Programmers also use the Administration Console to test that the generated Web Service deploys and works correctly. Later, administrators perform similar tasks on the completed Web Service, such as installing, starting, and further configuring the Web Service, as described in the sections below.

For detailed information and procedures about creating a WebLogic Web Service, see:

The following high-level procedure describes the types of administrative tasks you can perform on Web Services using the Administration Console.

  1. If you have not already done so, in the Change Center of the Administration Console, click Lock & Edit (see Use the Change Center).
  2. Install the Web Service to make its archive or exploded directory known to the Administration Console. See Install a Web Service.
  3. Start the Web Service so that client applications can begin using it. See Start and stop a Web Service. This task also describes how to stop the Web Service so that client applications can no longer access it.
  4. View the basic configuration of the Web Service. Basic configuration refers to the archive file in which the Web Service is pacakged, its deployed name, its implementation type (JAX-WS or JAX-RPC), and its name in the WSDL file, and so on. See View the Web Service configuration.
  5. View the SOAP message handlers associated with the Web Service. See View the SOAP message handlers of a Web Service.
  6. View the WSDL of the Web Service. See View the WSDL of a Web Service.
  7. Monitor the activity of the Web Service, such as the number of times it has been invoked and the time of the longest invoke. See Monitor a Web Service.
  8. Configure the JMS resources needed for reliable SOAP messaging and buffering. See Configure resources for reliable SOAP messaging.

    Note: This task applies only to JAX-RPC Web Services, and not to JAX-WS Web Services. Also, you perform this task only if the JAX-RPC Web Service has been previously programmed to use the reliable SOAP messaging or buffering features. See Using Web Services Reliable Messaging and Creating Buffered Web Services for information about programming these features for your Web Service.

  9. Associate a WS-Policy file to the Web Service or its operations. WS-Policy files are used to configure message-level security and reliable SOAP messaging. See Associate a WS-Policy file with a Web Service.

    Note: This task applies only to JAX-RPC Web Services, and not to JAX-WS Web Services.

  10. Create the Web Service security configuration that is associated with the Web Service.

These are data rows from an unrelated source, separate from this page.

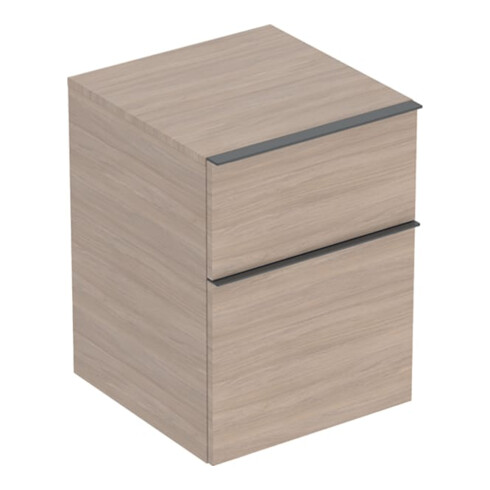 Geberit Armoire latérale iCon 45x60x47,6 cm, 2 tiroirs, chêne/gr. la. ma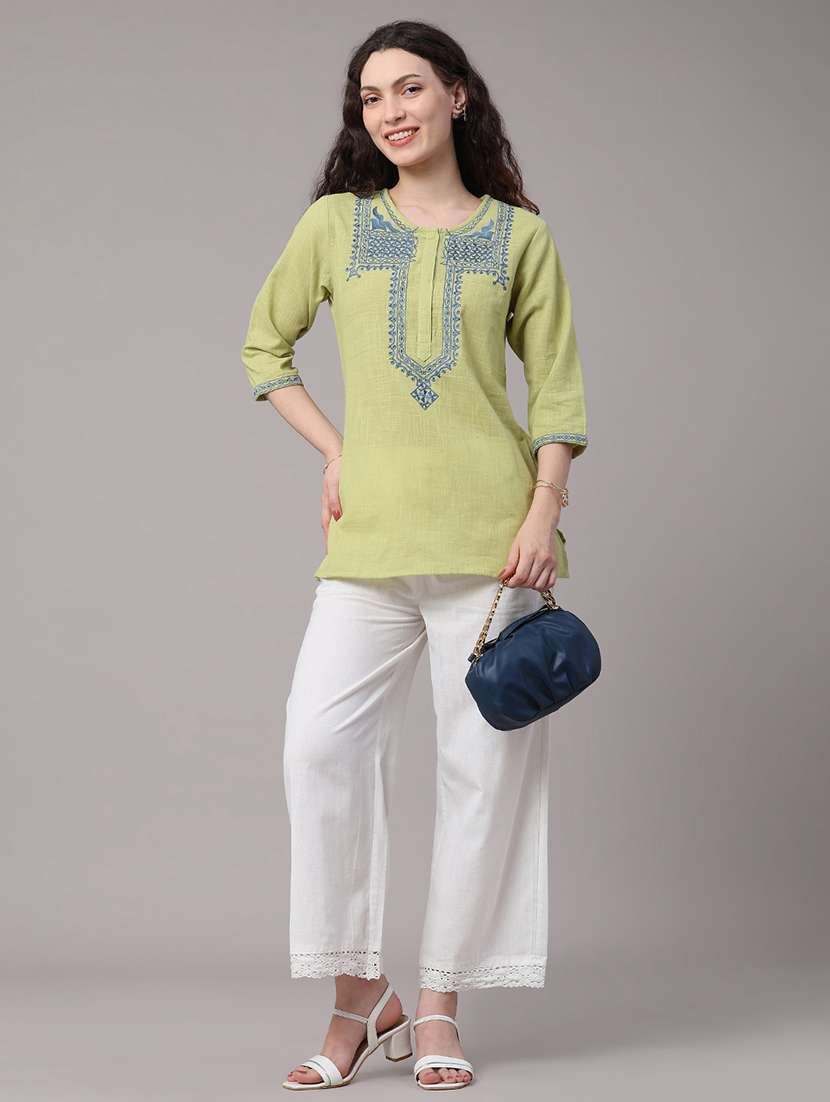 women embroidered three quarter sleeves a-line kurti - 22327721 -  Standard Image - 5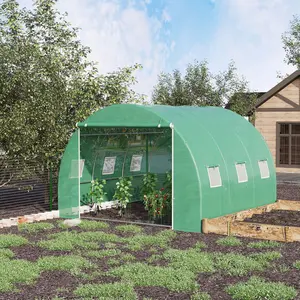 Outsunny Walk-in Tunnel Hoop Greenhouse, Polyethylene PE Cover, Steel Frame, Roll-Up Zipper Door & Windows for Flowers, Vegetables, Tropical Plants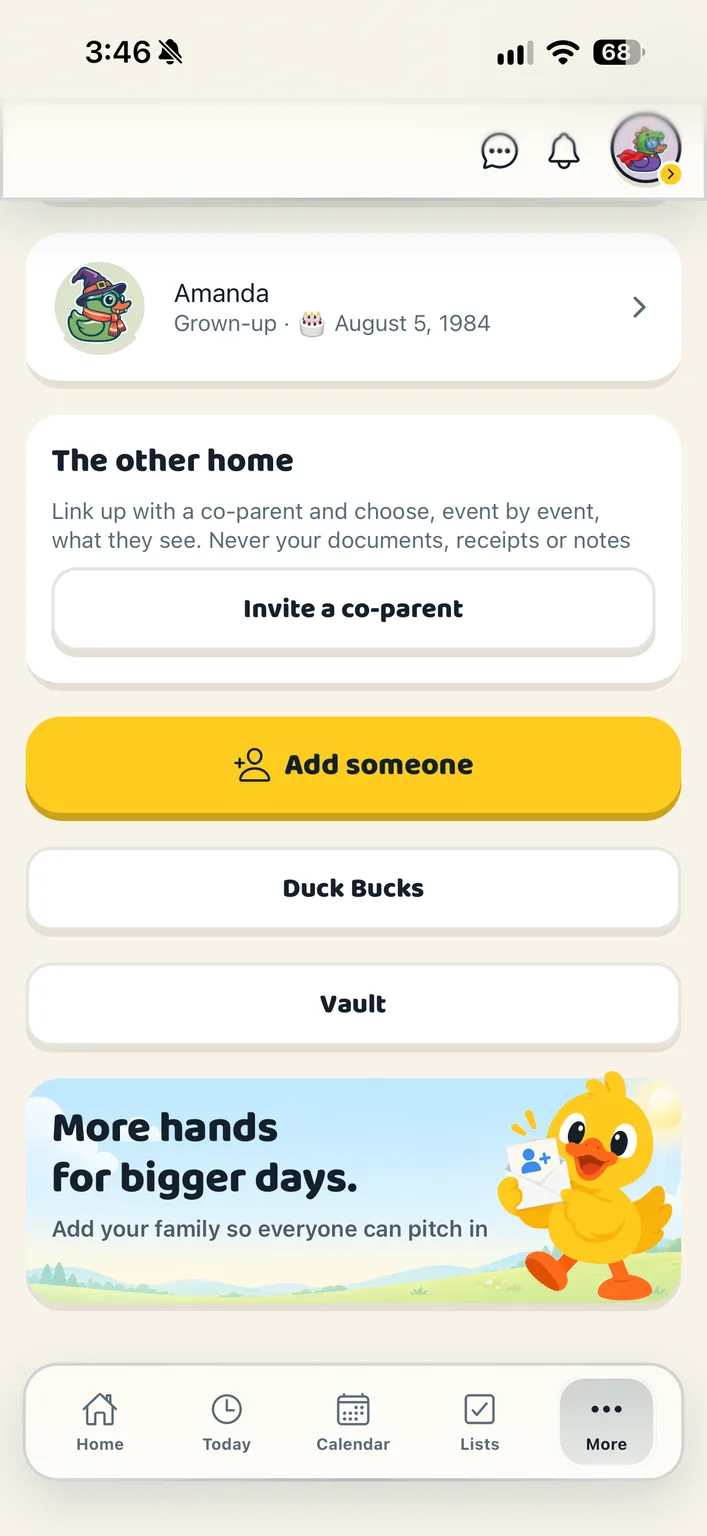 Actual Ducks in a Row Your flock screen with The other home and Invite a co-parent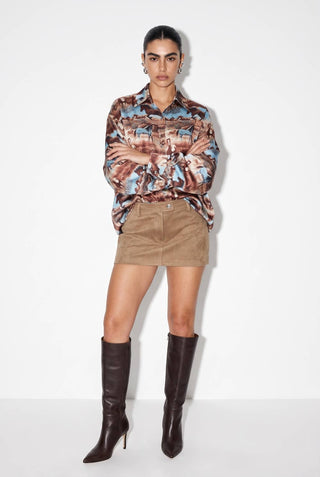 Equestrian Print Satin Oversized Blouse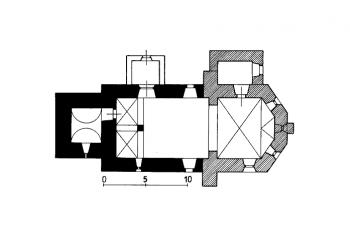 půdorys kostela (© kol.: Umělecké památky Čech, část 1. [A/J], Academia, Praha 1977)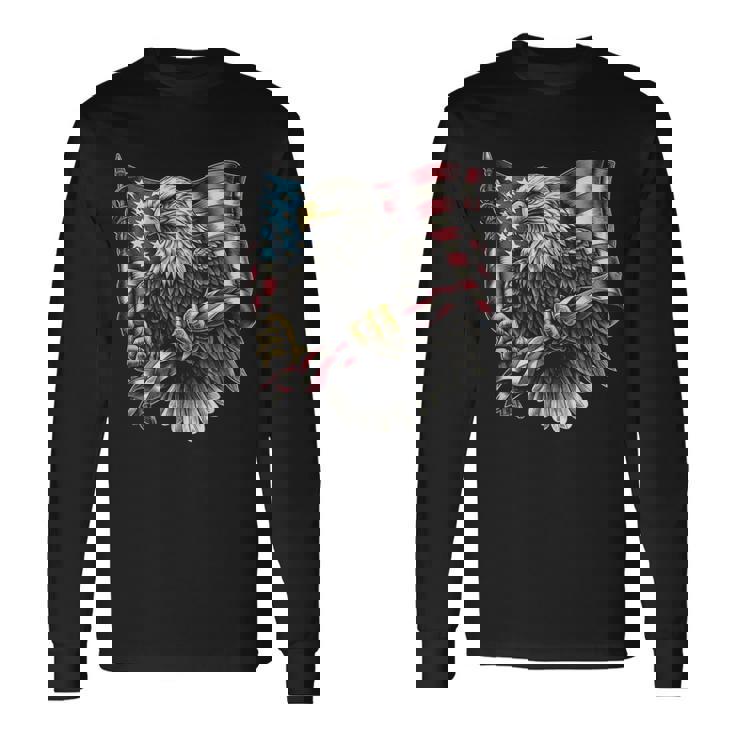 7 月 4 日アメリカ国旗白頭鷲グラフィック アート デザイン 長袖Tシャツ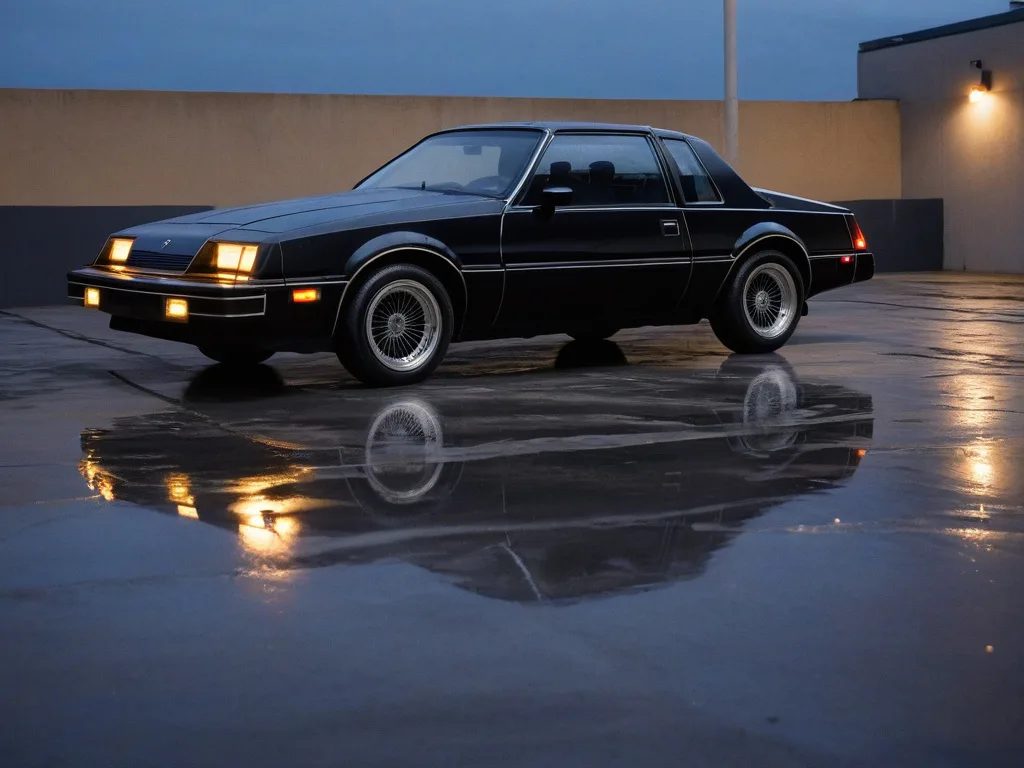 low three-quarter automotive photograph of a black 1980s sports coupe parked alone on wet concrete, empty rooftop parking deck after rain, sodium-vapor lights and cool dusk sky, realistic paint reflections, subtle tire grime, 50mm lens, cinematic but plausible exposure
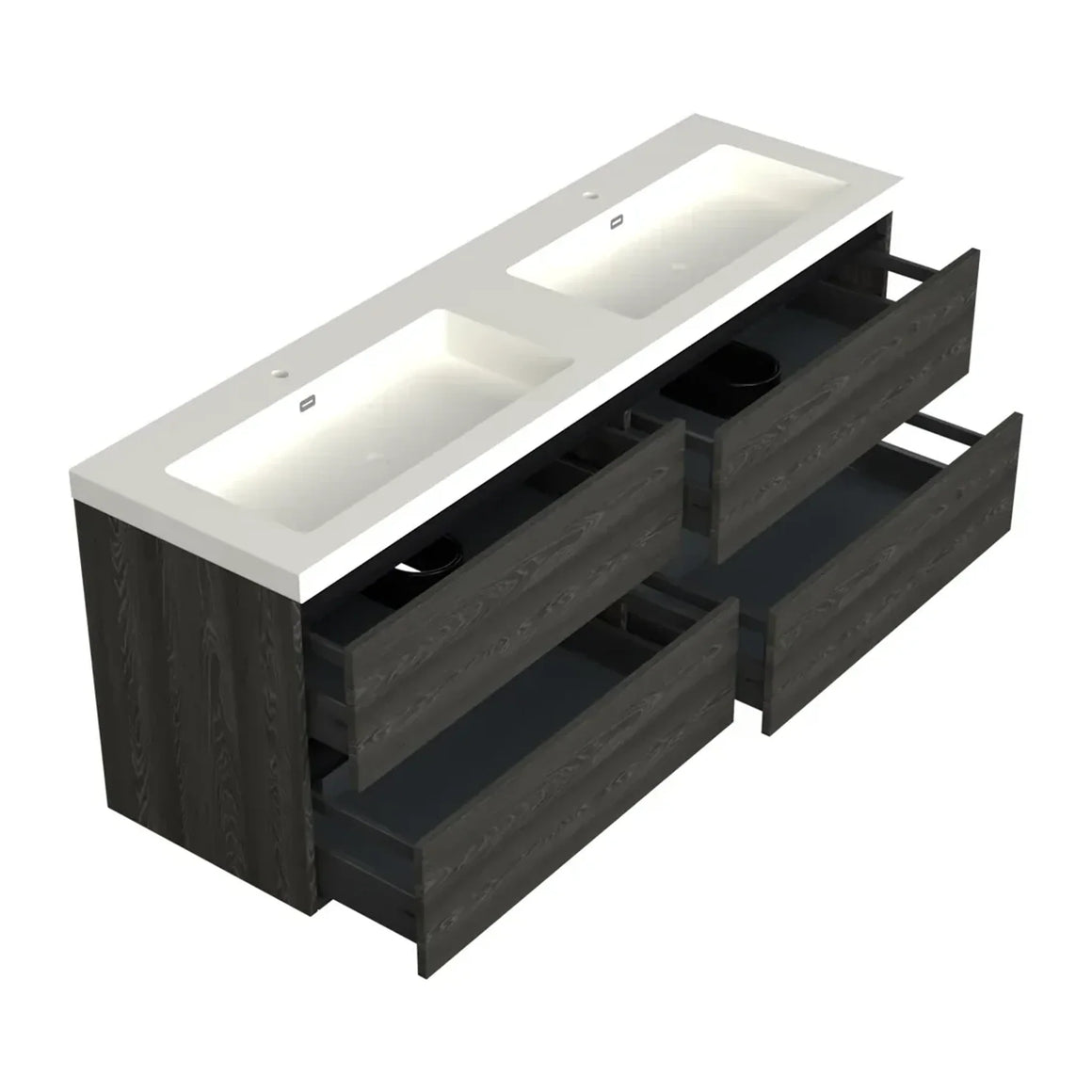 Dutchline Badmeubel Onderkast - Lumiere - 200x46cm - 4 Lades - 2 Uitsparingen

    When programmers created the Web Service, they might have used the @WssConfiguration JWS annotation to associate a Web Service security configuration to the service. This associated Web Service security configuration is used to configure security features (in addition to those specified in any associated WS-Policy files), such as whether to use X.509 certificates to establish identity or use a password digest in a SOAP message.

    See the following tasks:

  11. If necessary, delete a Web Service. See Delete a Web Service.
  12. To activate these changes, in the Change Center of the Administration Console, click Activate Changes.
    Not all changes take effect immediately—some require a restart (see Use the Change Center).